危険物を製造・貯蔵・取扱う場合には、危険物取扱者の資格が必要です。危険物取扱者には

  • 甲種(全ての危険物を取り扱える。)
  • 乙種(1類〜6類まであり、各類ごとの危険物を取り扱える。)
  • 丙種(第4類危険物の一部を取り扱える。)

があります。

製造所等においては、危険物取扱者以外の者は甲種または乙種危険物取扱者の立ち会いがなければ危険物を取り扱うことができない

 

消火設備と警報設備の種類

ここで紹介する消火設備と警報設備は危険物規制での設備になります。

(1)消火設備

  • 第1種:屋内消火栓、屋外消火栓
  • 第2種:スプリンクラー設備
  • 第3種:特殊消火設備(水蒸気消火設備、水噴霧消火設備、泡消火設備、二酸化炭素消火設備、ハロゲン化物消火設備、粉末消火設備)
  • 第4種:大型消火器
  • 第5種:小型消火器、簡易消火用具

 

(2)警報設備

  • 自動火災報知設備
  • 消防機関に報知できる電話
  • 非常ベル装置
  • 拡声装置
  • 警鐘けいしょう

 

(3)消火設備の基準

  1. 著しく消火困難な製造所等と移送取扱所には、第1種〜第3種の設備のいずれかと第4種と第5種の併設。
  2. 消火困難な製造所等には、第4種と第5種の併設。
  3. その他の製造所等には、第5種の設置

 

消防用設備等の設置と維持管理

  1. 防火対象物の関係者は消防法施行令で定める技術上の基準に従って、防火対象物に消防用設備等を設置し、維持しなければならない
  2. 市町村は、その風土気候の特殊性により1.の消防用設備等の技術上の基準に関する政令、又は命令の規定のみでは防火の目的を十分に達しがたいと認められるときには、条例で当該政令や命令の規定と異なる規定を設けることができる。異なる規定とは、緩和するものではなく、強化するものである。
  3. 総務大臣の認定を受けた特殊消防用設備等を総務省令で定める設置維持計画に従って設置・維持する場合には2.の規定は適用にならない。
  4. 消防用設備等の種類
    1. 消防の用に供する設備
      1. 消火設備(消火器・屋内消火栓など)
      2. 警報設備(自動火災報知設備・非常警報器具など)
      3. 避難設備(避難器具・誘導灯など)
    2. 消防用水(防火水槽など)
    3. 消火活動上必要な施設(排煙設備・連結散水設備・連結送水管・非常コンセント設備・無線通信補助設備
  5. 消防用設備等の設置単位(技術上の基準の適用)は棟単位であり、敷地単位ではない。が、例外もある(以下参照)
    1. 開口部のない耐火構造の床・壁で区画されている場合は、それぞれ別の防火対象物とみなされる(通称、令8区画)。
    2. 複合用途防火対象物((16)項イ・(16)項ロ)では原則として、防火対象物の用途ごとに1の防火対象物とみなされます。
    3. 以下の設備は用途ごとの適用ではなく、防火対象物全体の基準を適用します。
      1. スプリンクラー設備
      2. 自動火災報知設備
      3. ガス漏れ火災警報設備
      4. 非常警報設備
      5. 避難器具
      6. 誘導灯

「令8区画」について詳しくは下記の記事を参照してください。

 

消防用設備等・特殊消防用設備等の設置維持命令

消防長・消防署長(消防本部を置かない市町村の場合は市町村長)は、消防用設備等が設備等の技術上の基準、又は総務大臣の認定を受けた特殊消防用設備等が設置維持計画に従って設置・維持されていないと認められる時は、設備等の技術上の基準や、設置維持計画に従って設置すべきこと、又は維持にために必要な措置を講ずることを命令することができる。

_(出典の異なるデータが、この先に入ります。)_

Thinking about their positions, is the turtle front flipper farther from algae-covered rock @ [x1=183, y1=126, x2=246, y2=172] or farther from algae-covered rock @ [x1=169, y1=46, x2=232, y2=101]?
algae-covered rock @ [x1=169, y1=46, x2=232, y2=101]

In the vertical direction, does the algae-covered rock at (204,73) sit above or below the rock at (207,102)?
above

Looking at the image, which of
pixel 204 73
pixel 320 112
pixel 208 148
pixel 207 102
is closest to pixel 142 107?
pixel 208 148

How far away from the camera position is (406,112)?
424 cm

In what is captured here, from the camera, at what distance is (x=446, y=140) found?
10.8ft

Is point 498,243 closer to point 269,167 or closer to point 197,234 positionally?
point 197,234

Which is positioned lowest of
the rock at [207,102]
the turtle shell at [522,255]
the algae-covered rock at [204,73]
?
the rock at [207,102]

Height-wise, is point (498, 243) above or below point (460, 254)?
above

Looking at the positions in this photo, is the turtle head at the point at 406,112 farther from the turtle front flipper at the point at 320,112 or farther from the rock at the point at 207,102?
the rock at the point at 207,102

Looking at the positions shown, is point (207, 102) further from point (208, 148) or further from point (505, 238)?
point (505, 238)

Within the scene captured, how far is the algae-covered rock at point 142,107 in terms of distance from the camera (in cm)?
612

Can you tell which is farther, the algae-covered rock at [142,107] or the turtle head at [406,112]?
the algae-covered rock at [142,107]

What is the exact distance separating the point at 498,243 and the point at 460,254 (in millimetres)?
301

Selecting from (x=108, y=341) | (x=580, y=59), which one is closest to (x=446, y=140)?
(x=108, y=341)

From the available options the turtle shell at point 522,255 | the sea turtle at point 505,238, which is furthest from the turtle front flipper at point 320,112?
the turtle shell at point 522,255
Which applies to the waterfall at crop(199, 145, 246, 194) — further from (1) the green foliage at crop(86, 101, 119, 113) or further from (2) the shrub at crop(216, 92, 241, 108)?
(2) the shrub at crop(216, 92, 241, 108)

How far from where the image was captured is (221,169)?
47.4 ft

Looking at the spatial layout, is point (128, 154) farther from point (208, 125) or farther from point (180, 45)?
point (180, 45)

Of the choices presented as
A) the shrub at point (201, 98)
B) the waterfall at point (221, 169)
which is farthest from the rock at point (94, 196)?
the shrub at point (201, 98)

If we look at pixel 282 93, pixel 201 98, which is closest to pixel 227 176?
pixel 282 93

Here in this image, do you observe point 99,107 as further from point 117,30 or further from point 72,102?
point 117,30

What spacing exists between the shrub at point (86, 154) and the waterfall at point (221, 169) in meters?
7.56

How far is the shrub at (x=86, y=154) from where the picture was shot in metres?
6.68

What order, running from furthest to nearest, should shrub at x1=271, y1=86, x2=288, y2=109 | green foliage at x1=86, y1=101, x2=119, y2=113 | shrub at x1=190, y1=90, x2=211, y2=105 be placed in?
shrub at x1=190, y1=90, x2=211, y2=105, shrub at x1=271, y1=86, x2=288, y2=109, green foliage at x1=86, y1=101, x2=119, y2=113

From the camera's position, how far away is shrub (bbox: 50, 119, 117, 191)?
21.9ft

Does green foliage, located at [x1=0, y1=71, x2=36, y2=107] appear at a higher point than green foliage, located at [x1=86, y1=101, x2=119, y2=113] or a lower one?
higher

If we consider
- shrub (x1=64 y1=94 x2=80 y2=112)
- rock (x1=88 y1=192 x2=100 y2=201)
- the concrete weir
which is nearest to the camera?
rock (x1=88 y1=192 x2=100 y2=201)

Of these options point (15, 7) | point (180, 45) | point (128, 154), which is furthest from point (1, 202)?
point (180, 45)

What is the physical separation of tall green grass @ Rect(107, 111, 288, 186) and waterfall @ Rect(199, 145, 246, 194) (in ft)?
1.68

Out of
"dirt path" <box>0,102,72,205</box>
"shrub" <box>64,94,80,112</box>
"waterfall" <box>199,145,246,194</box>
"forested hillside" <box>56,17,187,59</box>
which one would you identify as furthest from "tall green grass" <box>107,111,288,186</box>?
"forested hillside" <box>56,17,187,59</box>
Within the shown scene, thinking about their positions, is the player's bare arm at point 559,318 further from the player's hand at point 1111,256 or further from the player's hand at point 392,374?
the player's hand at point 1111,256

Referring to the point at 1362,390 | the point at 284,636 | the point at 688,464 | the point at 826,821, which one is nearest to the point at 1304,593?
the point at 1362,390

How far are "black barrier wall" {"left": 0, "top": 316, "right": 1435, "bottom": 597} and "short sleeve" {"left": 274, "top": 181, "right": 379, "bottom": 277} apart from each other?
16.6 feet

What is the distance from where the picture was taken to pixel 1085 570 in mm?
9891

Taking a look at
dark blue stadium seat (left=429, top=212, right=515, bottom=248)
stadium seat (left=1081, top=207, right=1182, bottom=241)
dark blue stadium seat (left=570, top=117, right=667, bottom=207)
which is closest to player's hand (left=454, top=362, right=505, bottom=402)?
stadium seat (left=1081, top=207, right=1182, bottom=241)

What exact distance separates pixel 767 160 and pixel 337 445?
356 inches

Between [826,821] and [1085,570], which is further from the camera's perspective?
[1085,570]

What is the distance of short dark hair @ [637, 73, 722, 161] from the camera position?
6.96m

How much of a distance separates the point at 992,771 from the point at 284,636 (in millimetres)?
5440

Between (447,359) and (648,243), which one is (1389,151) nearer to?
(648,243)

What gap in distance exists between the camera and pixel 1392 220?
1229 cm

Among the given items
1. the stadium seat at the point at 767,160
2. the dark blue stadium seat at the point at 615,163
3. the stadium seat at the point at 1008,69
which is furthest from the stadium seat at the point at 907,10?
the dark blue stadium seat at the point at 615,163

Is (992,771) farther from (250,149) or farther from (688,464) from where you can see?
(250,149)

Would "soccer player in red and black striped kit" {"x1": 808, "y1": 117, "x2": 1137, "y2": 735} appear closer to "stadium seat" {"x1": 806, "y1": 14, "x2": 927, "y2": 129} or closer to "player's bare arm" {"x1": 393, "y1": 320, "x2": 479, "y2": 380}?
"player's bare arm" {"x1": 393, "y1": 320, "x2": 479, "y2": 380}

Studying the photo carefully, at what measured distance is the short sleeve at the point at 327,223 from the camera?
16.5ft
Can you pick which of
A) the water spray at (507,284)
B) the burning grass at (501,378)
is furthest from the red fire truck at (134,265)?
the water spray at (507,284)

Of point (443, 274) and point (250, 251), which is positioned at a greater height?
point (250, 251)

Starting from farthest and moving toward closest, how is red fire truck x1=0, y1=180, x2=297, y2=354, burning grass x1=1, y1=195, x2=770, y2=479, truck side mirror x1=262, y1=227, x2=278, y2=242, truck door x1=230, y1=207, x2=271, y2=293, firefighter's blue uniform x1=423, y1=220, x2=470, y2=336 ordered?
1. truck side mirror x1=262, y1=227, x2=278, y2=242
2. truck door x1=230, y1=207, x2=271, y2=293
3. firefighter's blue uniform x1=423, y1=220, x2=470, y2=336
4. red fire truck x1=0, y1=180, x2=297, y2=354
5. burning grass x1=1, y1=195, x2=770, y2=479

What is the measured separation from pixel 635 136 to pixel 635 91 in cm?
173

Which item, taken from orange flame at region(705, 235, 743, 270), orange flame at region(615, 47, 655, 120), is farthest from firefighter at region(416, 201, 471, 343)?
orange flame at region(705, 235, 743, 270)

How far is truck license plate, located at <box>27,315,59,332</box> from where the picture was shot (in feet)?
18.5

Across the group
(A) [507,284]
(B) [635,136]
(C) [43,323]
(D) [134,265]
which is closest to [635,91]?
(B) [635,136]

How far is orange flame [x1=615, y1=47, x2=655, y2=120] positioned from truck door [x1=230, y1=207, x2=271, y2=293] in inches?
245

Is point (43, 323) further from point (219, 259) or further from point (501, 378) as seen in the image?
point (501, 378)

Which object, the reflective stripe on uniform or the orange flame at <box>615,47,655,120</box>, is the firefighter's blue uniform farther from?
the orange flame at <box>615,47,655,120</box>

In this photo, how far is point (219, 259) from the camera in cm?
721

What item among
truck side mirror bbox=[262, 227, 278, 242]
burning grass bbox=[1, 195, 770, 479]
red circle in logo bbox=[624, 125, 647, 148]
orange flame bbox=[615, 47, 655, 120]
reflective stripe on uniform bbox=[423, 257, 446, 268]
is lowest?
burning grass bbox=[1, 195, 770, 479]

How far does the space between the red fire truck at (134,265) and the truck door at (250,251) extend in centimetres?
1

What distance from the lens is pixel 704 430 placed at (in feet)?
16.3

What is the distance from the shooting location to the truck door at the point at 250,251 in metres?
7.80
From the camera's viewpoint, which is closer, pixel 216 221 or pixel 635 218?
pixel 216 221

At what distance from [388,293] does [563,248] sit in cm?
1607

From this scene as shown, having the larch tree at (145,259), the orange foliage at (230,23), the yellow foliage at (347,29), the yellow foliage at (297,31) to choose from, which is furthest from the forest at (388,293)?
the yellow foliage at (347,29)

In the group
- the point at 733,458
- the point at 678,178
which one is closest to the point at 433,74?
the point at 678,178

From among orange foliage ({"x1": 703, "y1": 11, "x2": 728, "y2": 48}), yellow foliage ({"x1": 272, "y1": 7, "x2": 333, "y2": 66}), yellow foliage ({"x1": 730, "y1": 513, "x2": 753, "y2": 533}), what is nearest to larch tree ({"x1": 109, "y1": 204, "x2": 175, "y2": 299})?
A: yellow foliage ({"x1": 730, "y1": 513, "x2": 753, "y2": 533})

また、この命令に違反して消防用設備等を設置しなかったり、消防用設備等の維持に必要な措置を講じなかったりした者に対しては罰金、懲役、勾留などの罰則規定があるので注意する。

 

まとめ

最後までご覧いただきありがとうございます。

今回は一般共通法令を説明してきましたが、まだ半分です(泣)

次回に「法令適用除外(既存遡及)」「消防用設備の設置の届け出と検査」「消防用設備等の点検と報告」「消防設備士制度」「消防用設備等の検定制度」を説明するので今回は一般共通法令全体のおよそ半分です。結構細かく説明しているので文字数も多いですが、皆さんにわかりやすい説明を心がけているのでそのへんはご勘弁ください。

とりあえず用語と措置命令できる人、防火管理者の必要な防火対象物とその業務、消防用設備等の種類と設置単位はおさえておきたい部分ですし、その中でも用語は覚えておかないと問題を読み解くことができませんので重要です。